Melisa cevap vermeyince Aden tekrar ona döndü ve dehşet içindeki suratıyla karşılaştı.
“Yani eminim, galiba... Cesetlerin içinde fetüsler vardı. Hepsinde kordon ile cesetlerin vajinalarına bağlıydı.” diye ekledi Aden. Melisa birkaç kere ağzını açtı ama sonra geri kapattı. Gözlerini kapatıp derin bir iç çekti. Sakinleşmeye mi çalışıyordu yoksa soracak başka bir soru mu düşünüyordu belli değildi. Ama Aden’in emin olduğu bir şey vardı, bu resim konusu epey önemli bir konuydu. Belki de onlar gerçek ceset fotoğraflarıydı ve polisler, o fotoğrafları gönderen kişiyi tanıyorlardı.
“Başka bir detay hatırlıyor musun? iyi düşün...” dedi Melisa, dikkatini onun üzerinden ayırmadan.
Aden bir süre durup düşündü. Önemsiz bir detay daha hatırlıyordu.
“Fetüslerin yanında bir de oyuncak bebek vardı. Bu hepsinde vardı. Gerçekten hayatımda bu kadar saçma ve komik bir şey görmedim.” dedi Aden, alaycı bir tavırla.
“Sana bu fotoğrafları kim göndermiş olabilir, aklına birileri geliyor mu?”
“Hayır.”
“İyi düşün.”
“Hayır dedim, benim kimseyle sorunum yoktu. Belki de adres karışıklığıdır, olamaz mı?”

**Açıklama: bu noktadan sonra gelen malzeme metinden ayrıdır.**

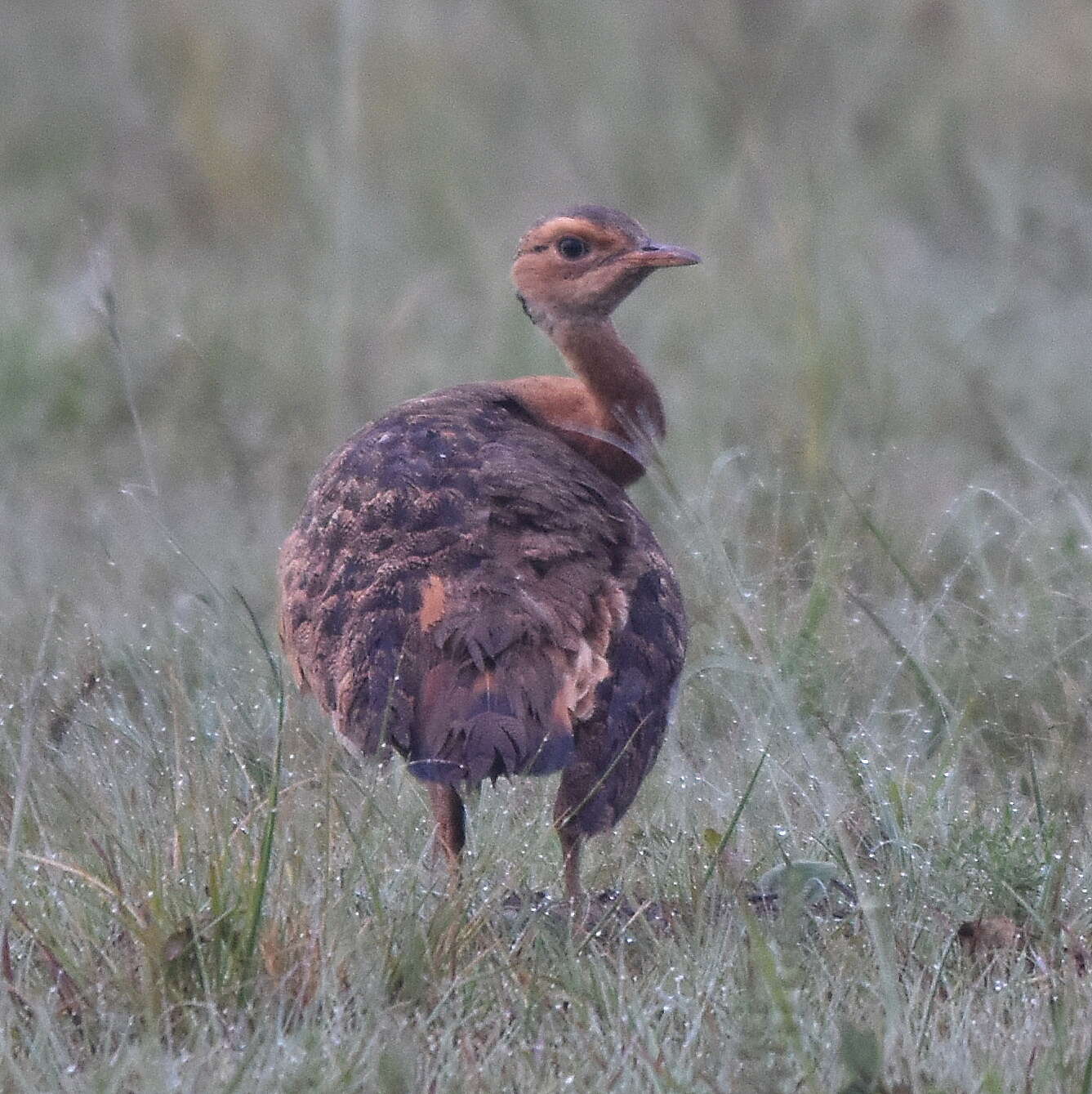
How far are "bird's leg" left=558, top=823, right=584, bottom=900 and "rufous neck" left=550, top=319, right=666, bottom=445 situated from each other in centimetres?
109

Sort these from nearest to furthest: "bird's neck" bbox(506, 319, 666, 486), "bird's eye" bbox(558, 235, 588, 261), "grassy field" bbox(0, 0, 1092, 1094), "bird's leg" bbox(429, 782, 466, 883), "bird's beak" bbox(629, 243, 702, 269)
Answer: "grassy field" bbox(0, 0, 1092, 1094), "bird's leg" bbox(429, 782, 466, 883), "bird's neck" bbox(506, 319, 666, 486), "bird's beak" bbox(629, 243, 702, 269), "bird's eye" bbox(558, 235, 588, 261)

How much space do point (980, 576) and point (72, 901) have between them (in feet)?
7.10

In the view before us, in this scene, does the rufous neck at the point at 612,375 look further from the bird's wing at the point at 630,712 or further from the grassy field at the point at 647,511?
the bird's wing at the point at 630,712

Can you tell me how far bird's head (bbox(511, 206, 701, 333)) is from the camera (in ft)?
12.9

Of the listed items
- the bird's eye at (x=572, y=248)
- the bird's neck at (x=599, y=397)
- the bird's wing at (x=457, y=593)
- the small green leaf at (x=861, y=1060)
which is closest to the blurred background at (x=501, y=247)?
the bird's neck at (x=599, y=397)

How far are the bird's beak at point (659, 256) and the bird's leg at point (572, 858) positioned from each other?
1.38 meters

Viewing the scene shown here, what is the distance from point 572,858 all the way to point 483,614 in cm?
39

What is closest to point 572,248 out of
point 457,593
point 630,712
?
point 457,593

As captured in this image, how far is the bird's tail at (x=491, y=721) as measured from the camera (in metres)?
2.77

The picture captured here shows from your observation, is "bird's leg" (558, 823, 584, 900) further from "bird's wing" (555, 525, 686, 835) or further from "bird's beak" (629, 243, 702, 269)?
"bird's beak" (629, 243, 702, 269)

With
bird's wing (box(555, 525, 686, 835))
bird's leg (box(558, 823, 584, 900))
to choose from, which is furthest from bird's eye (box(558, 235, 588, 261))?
bird's leg (box(558, 823, 584, 900))

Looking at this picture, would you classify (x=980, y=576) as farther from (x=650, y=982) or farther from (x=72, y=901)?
(x=72, y=901)

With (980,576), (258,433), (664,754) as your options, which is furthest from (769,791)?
(258,433)

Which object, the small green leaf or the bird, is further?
the bird
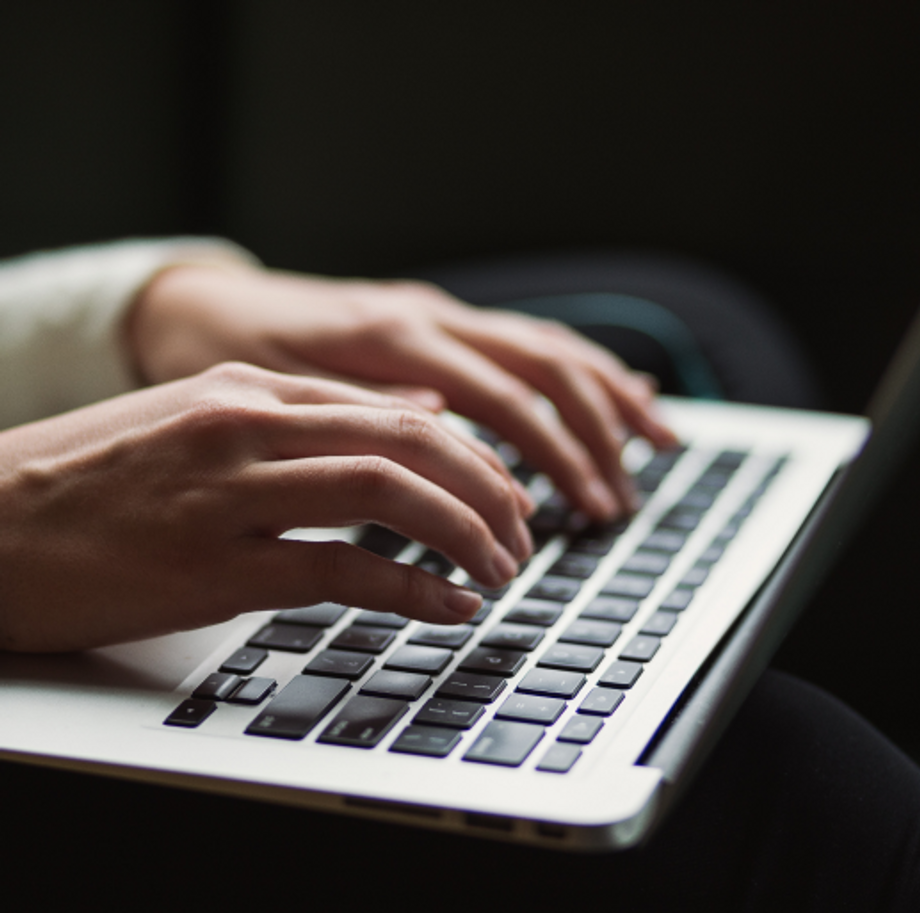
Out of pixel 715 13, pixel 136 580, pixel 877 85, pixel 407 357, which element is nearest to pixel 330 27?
pixel 715 13

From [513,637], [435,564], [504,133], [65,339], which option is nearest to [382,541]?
[435,564]

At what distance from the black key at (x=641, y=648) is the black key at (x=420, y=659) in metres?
0.08

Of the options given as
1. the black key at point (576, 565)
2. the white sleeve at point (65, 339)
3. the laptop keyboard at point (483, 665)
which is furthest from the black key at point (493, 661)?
the white sleeve at point (65, 339)

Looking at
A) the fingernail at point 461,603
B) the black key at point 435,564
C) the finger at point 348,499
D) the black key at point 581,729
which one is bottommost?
the black key at point 435,564

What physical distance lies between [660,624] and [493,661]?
85 mm

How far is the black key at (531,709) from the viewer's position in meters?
0.39

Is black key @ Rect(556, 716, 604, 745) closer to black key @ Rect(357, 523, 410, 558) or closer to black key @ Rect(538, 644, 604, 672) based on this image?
black key @ Rect(538, 644, 604, 672)

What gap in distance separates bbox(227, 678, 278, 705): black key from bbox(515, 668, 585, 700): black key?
0.10 meters

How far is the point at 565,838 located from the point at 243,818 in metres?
0.15

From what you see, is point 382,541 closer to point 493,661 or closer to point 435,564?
point 435,564

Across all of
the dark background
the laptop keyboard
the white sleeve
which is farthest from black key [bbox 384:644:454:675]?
the dark background

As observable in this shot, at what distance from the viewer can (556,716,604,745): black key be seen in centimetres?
38

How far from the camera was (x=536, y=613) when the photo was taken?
489 millimetres

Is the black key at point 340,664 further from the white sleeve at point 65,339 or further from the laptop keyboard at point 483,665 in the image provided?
the white sleeve at point 65,339
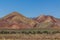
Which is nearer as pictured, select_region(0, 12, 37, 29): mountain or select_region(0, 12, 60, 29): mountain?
select_region(0, 12, 60, 29): mountain

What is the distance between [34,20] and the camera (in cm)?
9038

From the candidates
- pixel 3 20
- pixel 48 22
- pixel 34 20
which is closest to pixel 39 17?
pixel 34 20

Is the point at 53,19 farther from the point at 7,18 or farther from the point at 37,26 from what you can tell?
the point at 7,18

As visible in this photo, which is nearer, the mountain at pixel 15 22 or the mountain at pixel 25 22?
the mountain at pixel 25 22

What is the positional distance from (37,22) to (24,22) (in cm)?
467

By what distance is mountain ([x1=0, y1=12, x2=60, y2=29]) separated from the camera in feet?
271

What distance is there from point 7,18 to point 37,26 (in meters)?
11.2

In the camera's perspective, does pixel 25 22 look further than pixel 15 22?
Yes

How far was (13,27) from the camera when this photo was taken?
8050 centimetres

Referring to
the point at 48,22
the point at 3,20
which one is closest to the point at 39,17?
the point at 48,22

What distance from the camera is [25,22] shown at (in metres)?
88.3

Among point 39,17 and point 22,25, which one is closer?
point 22,25

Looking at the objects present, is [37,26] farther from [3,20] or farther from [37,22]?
[3,20]

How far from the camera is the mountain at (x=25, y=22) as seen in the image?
3258 inches
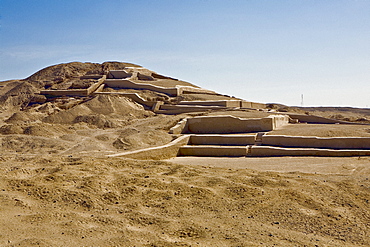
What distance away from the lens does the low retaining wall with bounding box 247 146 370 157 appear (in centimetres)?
1009

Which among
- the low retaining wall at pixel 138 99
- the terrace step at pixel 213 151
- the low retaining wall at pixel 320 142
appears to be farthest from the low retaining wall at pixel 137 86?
the low retaining wall at pixel 320 142

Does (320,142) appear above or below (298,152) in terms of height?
above

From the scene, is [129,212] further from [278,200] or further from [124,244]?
[278,200]

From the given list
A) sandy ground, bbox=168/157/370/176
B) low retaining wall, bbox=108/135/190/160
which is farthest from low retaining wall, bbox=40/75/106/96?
sandy ground, bbox=168/157/370/176

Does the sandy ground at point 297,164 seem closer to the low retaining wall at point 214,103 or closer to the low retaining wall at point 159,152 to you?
the low retaining wall at point 159,152

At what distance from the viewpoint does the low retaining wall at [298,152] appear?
10.1m

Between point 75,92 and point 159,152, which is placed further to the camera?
point 75,92

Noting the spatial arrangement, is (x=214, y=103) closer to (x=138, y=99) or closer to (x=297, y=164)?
(x=138, y=99)

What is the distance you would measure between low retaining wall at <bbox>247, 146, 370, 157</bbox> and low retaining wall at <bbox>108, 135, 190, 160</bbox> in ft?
7.28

“Son bir soru daha. İstanbul’da yaşadığınız dönemde fahişelerle bağlantın oldu mu? Herhangi bir konuda olabilir.”
Aden bunu duyunca gözlerini kocaman açtı, bu kez öfkelenmeye başlamıştı.
“Oradan bakınca nasıl göründüğümü bilmiyorum ama benim fahişelerle işim olmaz! bana böyle aptalca sorular sormayın.”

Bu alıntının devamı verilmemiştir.